◆ TASK INSTRUCTIONS ◆
1: List the three kinds of funding that the passage on the CDC tax credit pilot program says funders can provide to these CDCs to claim the credit.
2: According to the passage on the CDC tax credit pilot program, what is the least number of the winning groups that had to be rural organizations?
3: From the passage on the CDC tax credit pilot program, extract the part that begins at the words "In 1993, Congress" and stops after the words "in tax credits.".

◆ DOCUMENT TEXT ◆
══════

In 1993, Congress established a pilot program that provided a tax credit for community development corporations (CDCs) to help these nonprofit organizations promote economic development in low-income areas. Under the program, individuals and corporations may claim a credit on their federal income taxes for cash grants and loans made to 20 CDCs selected competitively by the U.S. Department of Housing and Urban Development (HUD). Congress directed that at least eight of the winning groups had to be rural organizations. Each CDC in the demonstration received $2 million in tax credits.

Each year for 10 years, funders who give grants, provide loans or make investments in these CDCs can claim a tax credit equal to 5 percent of the overall amount they provided. If the contribution is a grant, the contributor may claim both the CDC tax credit and the standard income tax deduction for charitable contributions. CDCs must use the money generated from tax credits to create employment and business opportunities for residents of their target areas.

In authorizing this one-time demonstration, Congress followed two well-established precedents. First, the lawmakers encouraged investment in an important national priority – community economic development – through the tax code. And second, Congress sought to gain experience with a pilot before extending the program to more CDCs.

══════

◆ AVAILABLE DATA ◆
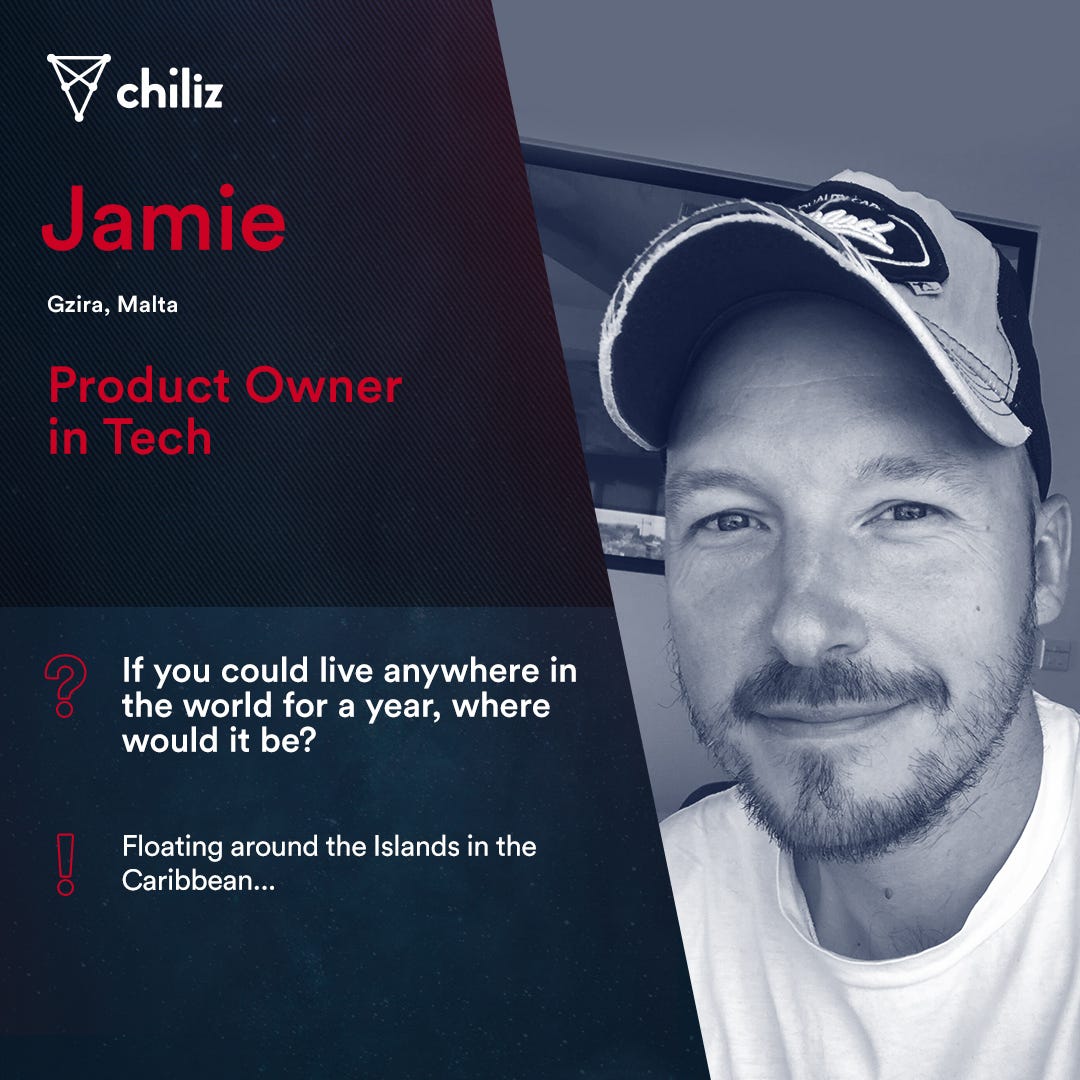 chiliz

Jamie

Gzira, Malta

Product Owner in Tech

?

If you could live anywhere in the world for a year, where would it be?

!

Floating around the Islands in the Caribbean...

══════

◆ SOLUTIONS TO THE TASKS ◆
1: Grants, loans and investments

2: At least eight

3:
In 1993, Congress established a pilot program that provided a tax credit for community development corporations (CDCs) to help these nonprofit organizations promote economic development in low-income areas. Under the program, individuals and corporations may claim a credit on their federal income taxes for cash grants and loans made to 20 CDCs selected competitively by the U.S. Department of Housing and Urban Development (HUD). Congress directed that at least eight of the winning groups had to be rural organizations. Each CDC in the demonstration received $2 million in tax credits.